One academic study conducted by Blair and Maron demonstrated that keyword searches can miss up to 80 per cent of relevant evidence in a case. The 2009 TREC Legal Track study demonstrated that keyword searches have a recall ratio of less than four per cent. In other words, keyword searches missed up to 96 per cent of relevant documents.
Legal professionals dealing with large volumes of ESI need to consider other tools to locate relevant evidence. The most promising tool available to locate ESI is predictive coding.
How Predictive Coding Works
Predictive coding involves a partnership between humans and technology. An expert on the case will code a set of documents as responsive or non-responsive. The technology will learn from the human expert and will develop an implicit set of rules to apply to the document set.
The technology uses words and phrases from the responsive and non-responsive documents to develop models that can be used to predict which documents in the next random set are likely to be classified by the expert as responsive.
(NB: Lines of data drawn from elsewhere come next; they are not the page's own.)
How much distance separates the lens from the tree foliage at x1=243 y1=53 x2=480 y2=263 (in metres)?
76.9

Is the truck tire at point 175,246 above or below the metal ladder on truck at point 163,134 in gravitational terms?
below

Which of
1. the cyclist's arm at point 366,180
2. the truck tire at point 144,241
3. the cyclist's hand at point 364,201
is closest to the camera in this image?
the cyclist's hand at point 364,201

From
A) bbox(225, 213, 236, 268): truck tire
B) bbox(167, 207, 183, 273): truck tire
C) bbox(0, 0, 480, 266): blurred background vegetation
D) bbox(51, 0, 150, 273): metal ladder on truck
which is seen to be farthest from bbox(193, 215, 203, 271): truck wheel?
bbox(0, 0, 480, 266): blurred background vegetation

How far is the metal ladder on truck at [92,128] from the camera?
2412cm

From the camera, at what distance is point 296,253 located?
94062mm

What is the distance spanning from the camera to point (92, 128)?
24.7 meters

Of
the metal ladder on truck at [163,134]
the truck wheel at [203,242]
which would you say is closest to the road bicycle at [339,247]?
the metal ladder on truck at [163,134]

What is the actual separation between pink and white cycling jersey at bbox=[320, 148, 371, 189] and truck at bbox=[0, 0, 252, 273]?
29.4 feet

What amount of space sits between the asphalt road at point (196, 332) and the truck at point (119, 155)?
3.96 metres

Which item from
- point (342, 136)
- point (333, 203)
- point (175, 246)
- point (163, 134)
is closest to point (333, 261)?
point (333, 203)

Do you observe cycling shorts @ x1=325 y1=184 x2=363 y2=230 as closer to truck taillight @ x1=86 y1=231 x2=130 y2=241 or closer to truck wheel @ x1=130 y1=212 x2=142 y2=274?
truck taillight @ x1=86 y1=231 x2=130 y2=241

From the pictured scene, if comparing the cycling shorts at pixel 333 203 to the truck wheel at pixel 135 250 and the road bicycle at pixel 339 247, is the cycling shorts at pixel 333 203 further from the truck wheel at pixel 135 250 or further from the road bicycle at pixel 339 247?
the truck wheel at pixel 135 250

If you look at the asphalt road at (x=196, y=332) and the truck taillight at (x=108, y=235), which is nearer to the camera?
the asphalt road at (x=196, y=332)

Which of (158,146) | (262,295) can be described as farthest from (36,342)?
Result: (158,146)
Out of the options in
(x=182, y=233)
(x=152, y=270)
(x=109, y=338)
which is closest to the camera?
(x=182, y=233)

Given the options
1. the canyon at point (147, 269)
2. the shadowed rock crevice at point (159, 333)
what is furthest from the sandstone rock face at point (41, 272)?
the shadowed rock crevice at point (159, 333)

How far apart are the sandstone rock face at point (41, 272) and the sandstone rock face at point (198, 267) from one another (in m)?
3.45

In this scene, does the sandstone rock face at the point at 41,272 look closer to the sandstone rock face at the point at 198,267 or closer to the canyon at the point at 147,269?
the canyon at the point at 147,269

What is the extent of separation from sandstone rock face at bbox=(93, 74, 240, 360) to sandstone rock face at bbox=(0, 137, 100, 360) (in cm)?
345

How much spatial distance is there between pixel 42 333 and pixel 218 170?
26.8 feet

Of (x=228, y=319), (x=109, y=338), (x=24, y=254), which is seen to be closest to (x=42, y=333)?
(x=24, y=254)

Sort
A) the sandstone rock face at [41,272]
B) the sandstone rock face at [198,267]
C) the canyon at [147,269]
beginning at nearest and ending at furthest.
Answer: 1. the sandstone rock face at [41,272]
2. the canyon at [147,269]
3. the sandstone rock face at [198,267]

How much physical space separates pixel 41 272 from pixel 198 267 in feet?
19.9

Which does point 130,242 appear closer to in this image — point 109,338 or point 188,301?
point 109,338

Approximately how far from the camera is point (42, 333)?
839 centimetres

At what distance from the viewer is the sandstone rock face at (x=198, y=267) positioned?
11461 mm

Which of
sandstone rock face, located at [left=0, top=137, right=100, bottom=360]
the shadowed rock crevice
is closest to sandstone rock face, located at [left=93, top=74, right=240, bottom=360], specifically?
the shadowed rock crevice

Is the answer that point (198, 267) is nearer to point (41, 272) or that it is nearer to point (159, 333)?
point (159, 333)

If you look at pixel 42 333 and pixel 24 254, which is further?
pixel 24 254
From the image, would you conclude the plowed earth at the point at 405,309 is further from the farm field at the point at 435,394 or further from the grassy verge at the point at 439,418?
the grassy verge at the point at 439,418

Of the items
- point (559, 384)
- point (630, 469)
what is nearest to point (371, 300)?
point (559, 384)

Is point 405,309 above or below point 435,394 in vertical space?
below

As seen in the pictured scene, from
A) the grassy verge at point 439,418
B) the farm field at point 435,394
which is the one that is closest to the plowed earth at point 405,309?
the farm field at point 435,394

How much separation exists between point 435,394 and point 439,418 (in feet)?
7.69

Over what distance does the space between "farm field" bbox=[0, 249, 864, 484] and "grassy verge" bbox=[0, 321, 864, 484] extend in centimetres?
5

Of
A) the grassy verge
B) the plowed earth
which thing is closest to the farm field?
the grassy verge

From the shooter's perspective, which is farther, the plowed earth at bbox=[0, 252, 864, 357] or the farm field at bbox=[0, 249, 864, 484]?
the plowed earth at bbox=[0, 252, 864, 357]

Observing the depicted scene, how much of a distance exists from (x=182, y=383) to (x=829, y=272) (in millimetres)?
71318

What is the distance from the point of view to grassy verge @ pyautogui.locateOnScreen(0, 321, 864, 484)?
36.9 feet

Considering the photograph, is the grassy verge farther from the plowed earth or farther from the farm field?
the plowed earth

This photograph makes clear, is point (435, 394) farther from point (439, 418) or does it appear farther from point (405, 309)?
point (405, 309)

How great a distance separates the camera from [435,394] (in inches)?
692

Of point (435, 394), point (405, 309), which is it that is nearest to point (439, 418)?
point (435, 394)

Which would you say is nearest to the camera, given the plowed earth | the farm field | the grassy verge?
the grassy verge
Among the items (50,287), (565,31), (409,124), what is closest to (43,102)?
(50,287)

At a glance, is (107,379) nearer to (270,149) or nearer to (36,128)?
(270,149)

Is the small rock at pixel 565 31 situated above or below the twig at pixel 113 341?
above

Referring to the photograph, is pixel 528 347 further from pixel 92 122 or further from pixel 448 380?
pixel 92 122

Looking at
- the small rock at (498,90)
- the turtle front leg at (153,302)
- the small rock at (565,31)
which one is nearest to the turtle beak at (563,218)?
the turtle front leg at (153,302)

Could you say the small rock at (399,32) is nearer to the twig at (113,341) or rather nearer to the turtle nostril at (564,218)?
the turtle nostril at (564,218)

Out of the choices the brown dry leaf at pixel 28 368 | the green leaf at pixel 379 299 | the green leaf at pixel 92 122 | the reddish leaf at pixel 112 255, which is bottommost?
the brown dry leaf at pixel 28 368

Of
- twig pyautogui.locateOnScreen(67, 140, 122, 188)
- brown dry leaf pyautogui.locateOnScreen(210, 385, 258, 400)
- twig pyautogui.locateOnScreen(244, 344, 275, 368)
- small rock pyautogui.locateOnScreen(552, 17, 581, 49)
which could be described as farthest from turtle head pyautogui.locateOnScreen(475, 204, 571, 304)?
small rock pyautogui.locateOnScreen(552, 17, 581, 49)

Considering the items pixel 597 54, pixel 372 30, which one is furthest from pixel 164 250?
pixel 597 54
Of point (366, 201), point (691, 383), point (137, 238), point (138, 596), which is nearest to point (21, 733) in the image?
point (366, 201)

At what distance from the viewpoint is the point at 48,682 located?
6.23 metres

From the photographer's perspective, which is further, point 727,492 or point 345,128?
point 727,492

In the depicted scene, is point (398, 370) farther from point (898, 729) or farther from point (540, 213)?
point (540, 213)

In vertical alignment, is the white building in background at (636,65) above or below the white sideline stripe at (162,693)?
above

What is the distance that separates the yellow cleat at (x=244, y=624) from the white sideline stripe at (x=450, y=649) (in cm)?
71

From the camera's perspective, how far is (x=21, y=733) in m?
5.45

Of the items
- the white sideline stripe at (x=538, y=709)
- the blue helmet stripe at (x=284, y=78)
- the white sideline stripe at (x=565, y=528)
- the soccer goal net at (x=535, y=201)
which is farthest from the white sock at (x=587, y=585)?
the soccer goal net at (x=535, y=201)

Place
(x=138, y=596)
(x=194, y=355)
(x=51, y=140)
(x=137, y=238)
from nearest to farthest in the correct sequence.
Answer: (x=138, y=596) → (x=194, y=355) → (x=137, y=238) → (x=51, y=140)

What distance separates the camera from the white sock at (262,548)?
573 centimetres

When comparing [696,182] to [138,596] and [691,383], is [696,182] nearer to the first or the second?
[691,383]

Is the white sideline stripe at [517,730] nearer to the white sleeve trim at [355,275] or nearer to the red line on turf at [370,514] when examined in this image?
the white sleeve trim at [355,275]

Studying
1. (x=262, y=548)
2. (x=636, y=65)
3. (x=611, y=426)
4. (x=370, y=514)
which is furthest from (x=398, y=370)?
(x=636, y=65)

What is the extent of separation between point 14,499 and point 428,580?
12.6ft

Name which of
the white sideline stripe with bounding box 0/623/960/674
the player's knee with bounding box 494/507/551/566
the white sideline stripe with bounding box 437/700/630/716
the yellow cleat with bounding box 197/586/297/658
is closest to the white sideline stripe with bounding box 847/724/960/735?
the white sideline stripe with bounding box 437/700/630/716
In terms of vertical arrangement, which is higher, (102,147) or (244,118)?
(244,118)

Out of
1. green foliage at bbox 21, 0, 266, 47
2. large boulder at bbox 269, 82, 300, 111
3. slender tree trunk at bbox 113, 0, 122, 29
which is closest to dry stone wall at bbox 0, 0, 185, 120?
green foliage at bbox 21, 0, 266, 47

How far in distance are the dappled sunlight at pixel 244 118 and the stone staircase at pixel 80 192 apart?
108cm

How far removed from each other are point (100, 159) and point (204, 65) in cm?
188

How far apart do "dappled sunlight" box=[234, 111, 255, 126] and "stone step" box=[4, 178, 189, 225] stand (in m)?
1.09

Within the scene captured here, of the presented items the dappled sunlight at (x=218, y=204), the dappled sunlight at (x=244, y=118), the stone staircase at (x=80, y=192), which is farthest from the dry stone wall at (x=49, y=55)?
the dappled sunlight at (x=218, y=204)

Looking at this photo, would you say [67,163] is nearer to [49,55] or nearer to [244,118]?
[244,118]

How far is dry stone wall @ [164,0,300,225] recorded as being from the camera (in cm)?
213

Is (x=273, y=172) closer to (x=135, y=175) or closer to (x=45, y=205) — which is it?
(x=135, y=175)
The expert will continue to interact with the technology until the technology learns to appropriately code documents as responsive or non-responsive.
The use of predictive coding allows for millions of documents to be reviewed in a much shorter period of time compared to pure human review of all of the documents or keyword searches.
Who is Involved
Predictive coding is not the case of technology replacing humans. The armies of lawyers and paralegals used in the past to review ESI will be replaced with educated e-discovery professionals and subject matter experts.
- The subject matter expert will review documents for responsiveness and non-responsiveness.
- E-discovery counsel will work to cull down the ESI to a manageable amount by identifying the timeframe for the ESI and the key custodians to the litigation.
- E-discovery counsel will also negotiate quality control measures with opposing counsel, educate opposing counsel regarding predictive coding if counsel is unfamiliar with the technology, and educate the court regarding the technology and methodology in the event there is a conflict regarding the predictive coding protocol.
Key Advantages
Predictive coding has a number of key advantages over keyword searches or pure human review.
- Human review of every document in a data set can be incredibly expensive when there are millions of documents at issue in the case.
- Human reviewers are prone to commit error when reviewing thousands of documents on a daily basis.
- At best, human review may uncover 60 per cent of documents relevant to the litigation. Keyword searches may uncover only 20-25 per cent of the relevant documents. In contrast, a properly designed predictive coding protocol can uncover 70 per cent or more of the relevant documents at only a fraction of the cost of human review or keyword searches.
- Predictive coding allows counsel to learn the facts of the case at a much earlier stage. Rather than spending months culling documents to discover the relevant facts, predictive coding can empower counsel to learn the facts of the case in a matter of days or weeks. Thus, predictive coding can reduce litigation costs while allowing for an earlier case assessment.
Because of limitations and drawbacks of keyword searches and human review, a lawyer dealing with an ESI intensive case needs to consider employing predictive coding.